Con riguardo ai criteri che ispirerebbero le riforme, anche questi sono stati indicati in termini generali: un principio di realismo, la giustizia con la sua lentezza sta esasperando i cittadini e le loro imprese; la centralità della persona, quando si parla di giustizia si parla degli interessi dei cittadini e se la risposta alla domanda di giustizia arriva dopo dieci anni è, di fatto, una risposta negata da parte dello Stato; il principio di parità tra accusa e difesa, l’opzione politica sarebbe quella di volerla rendere piena ed effettiva.

Non vi è chi non veda la delicatezza e l’ambizione delle citate riforme (soprattutto se di rango costituzionale) e, al tempo stesso, allo stato, la mancanza di indicazioni precise, nel merito e nei contenuti, di come le stesse intendono essere attuate, che è il vero nodo della questione.

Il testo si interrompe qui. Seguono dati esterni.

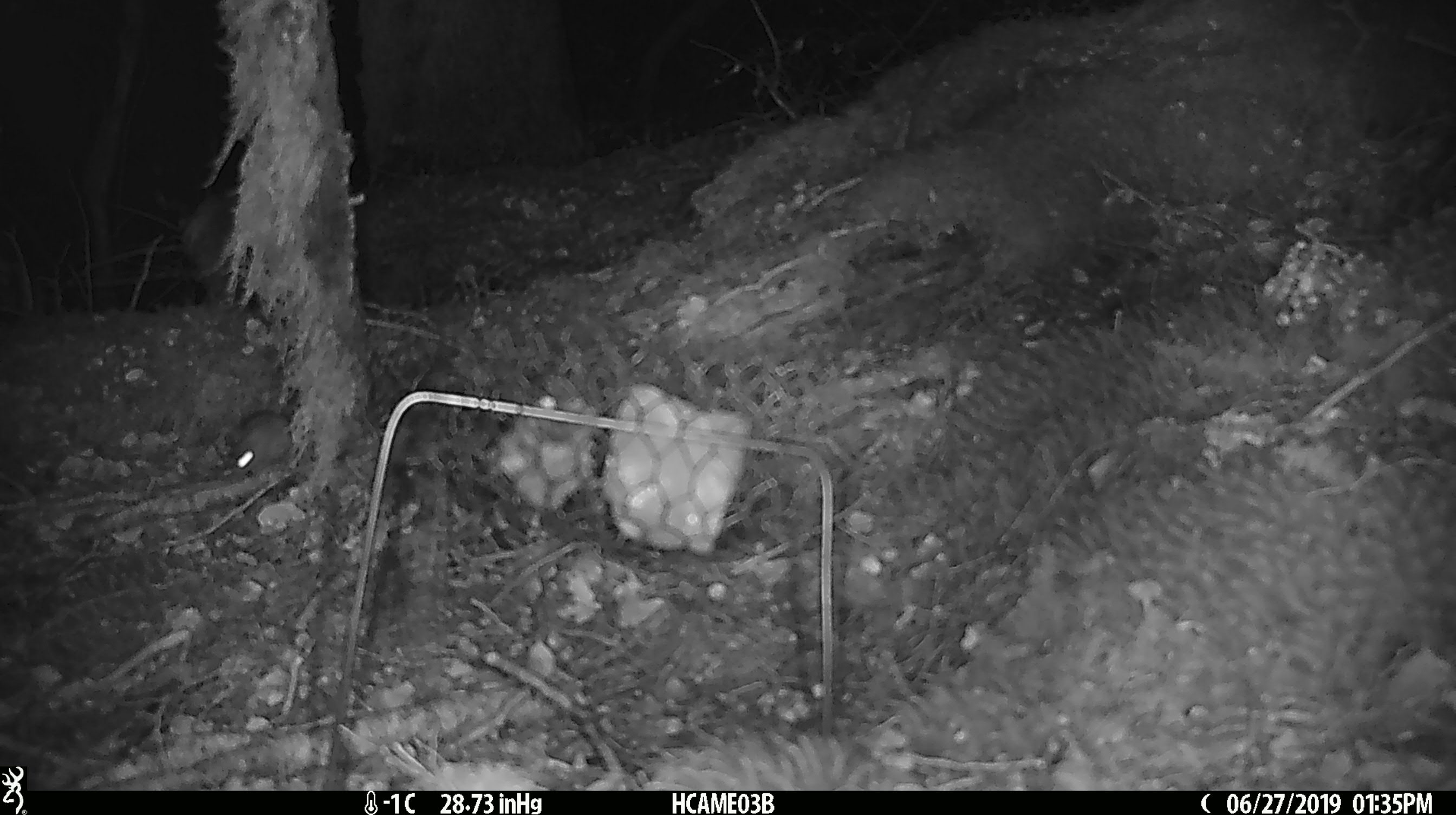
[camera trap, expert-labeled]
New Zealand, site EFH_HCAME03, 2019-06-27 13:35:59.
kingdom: Animalia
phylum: Chordata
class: Mammalia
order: Rodentia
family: Muridae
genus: Mus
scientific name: Mus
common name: mouse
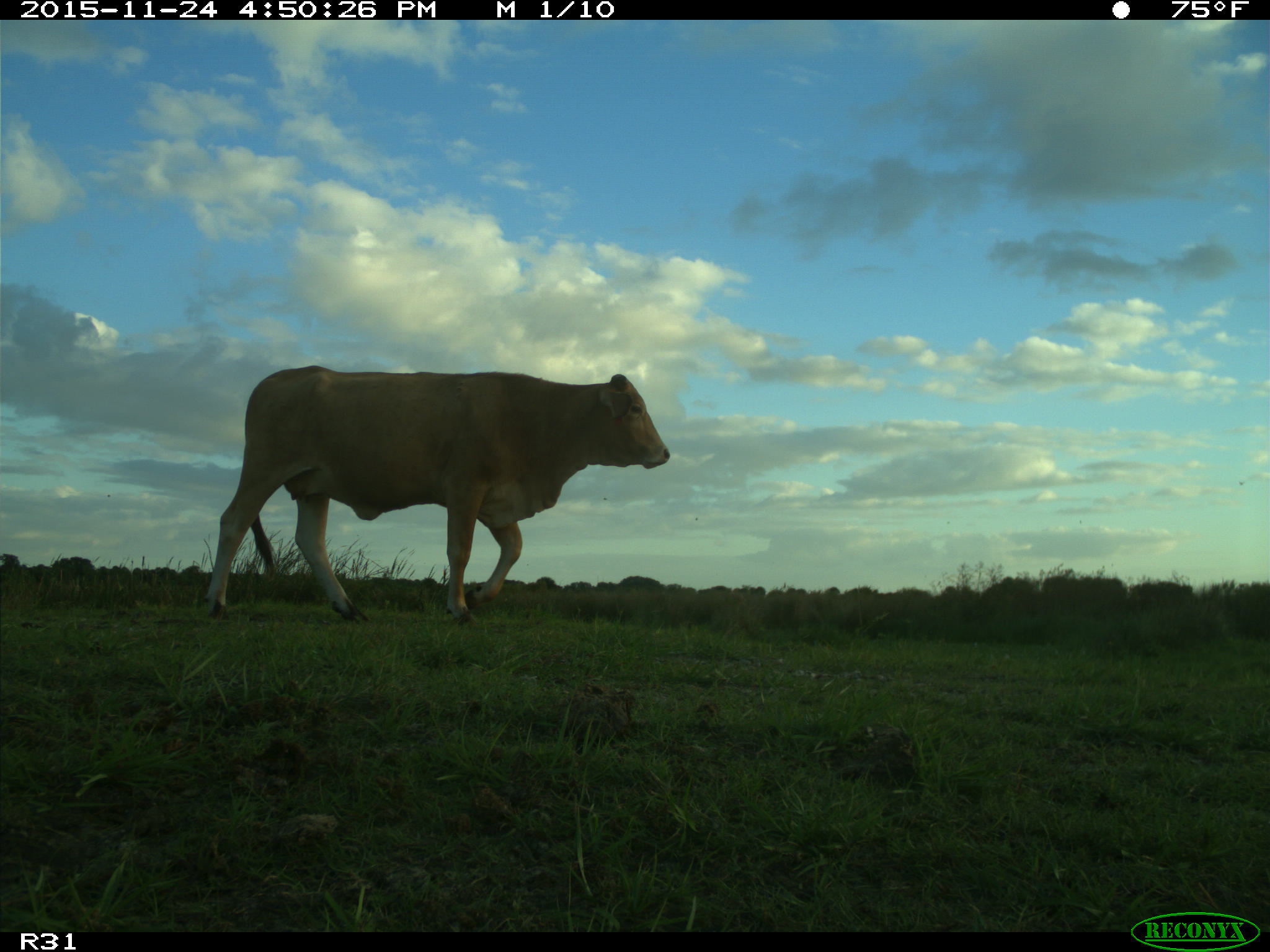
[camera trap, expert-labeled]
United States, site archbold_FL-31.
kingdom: Animalia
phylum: Chordata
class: Mammalia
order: Artiodactyla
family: Bovidae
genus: Bos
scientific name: Bos taurus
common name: domestic cow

Come già sostenuto negli articoli precedenti sul tema, è nostra convinzione che la giustizia debba essere al servizio del bene comune e che, per l’importanza decisiva della materia negli equilibri della democrazia, una riforma così significativa come quella annunciata, imponga una profonda e condivisa riflessione tra tutte le principali componenti rappresentative dei cittadini e un clima di serena collaborazione e dialogo con la magistratura che ne incarna quotidianamente l’amministrazione.

Siamo altresì convinti che, nonostante non faccia parte del programma e dell’agenda del Governo, l’Esecutivo o il Parlamento dovrebbero porsi, prima o poi, il problema del conflitto tra politica e magistratura di cui abbiamo già ampiamente parlato e trovare soluzioni adeguate, oltre il Lodo Alfano che lo risolve solo parzialmente: in un’ottica futura, infatti, l’attuazione delle riforme andrebbe a collocarsi in un contesto di riequilibrio fra i poteri, evitando le strumentalizzazioni cui abbiamo assistito in questi anni (da entrambe le parti) e la possibile vanificazione delle stesse.

Sarebbe un grave errore sottovalutare l’enorme impatto che, le pur ritenute necessarie riforme della giustizia – soprattutto se di tale portata – avranno nel nostro Paese, se il contenuto delle stesse non troverà – almeno nelle scelte di fondo – una minima intesa tra le principali forze politiche e le componenti del mondo giudiziario (magistratura e avvocatura): in questo senso il Governo ha una grossa responsabilità, se vuole evitare che si rialzino i toni dello scontro, come peraltro già annunciato sulla stampa (troppo preventivamente e in modo pregiudizievole) dall’Associazione Nazionale Magistrati, per bocca del suo ex segretario, Nello Rossi e, in parte, anche del suo attuale presidente Luca Palamara.

Purtroppo, come detto, non si conosce il contenuto specifico delle varie riforme annunciate: tuttavia, essendo stato accennato l’indirizzo che il Governo intende prendere e gli istituti sui quali vuole intervenire, sarebbe utile e interessante un dibattito, con il contributo di studiosi e addetti ai lavori, magari affrontando nel dettaglio le problematiche e le possibili soluzioni relative ad ogni singola riforma proposta, nell’ottica di quel confronto necessario per rendere più funzionale ed efficiente il nostro sistema giustizia, realmente nell’interesse dei cittadini.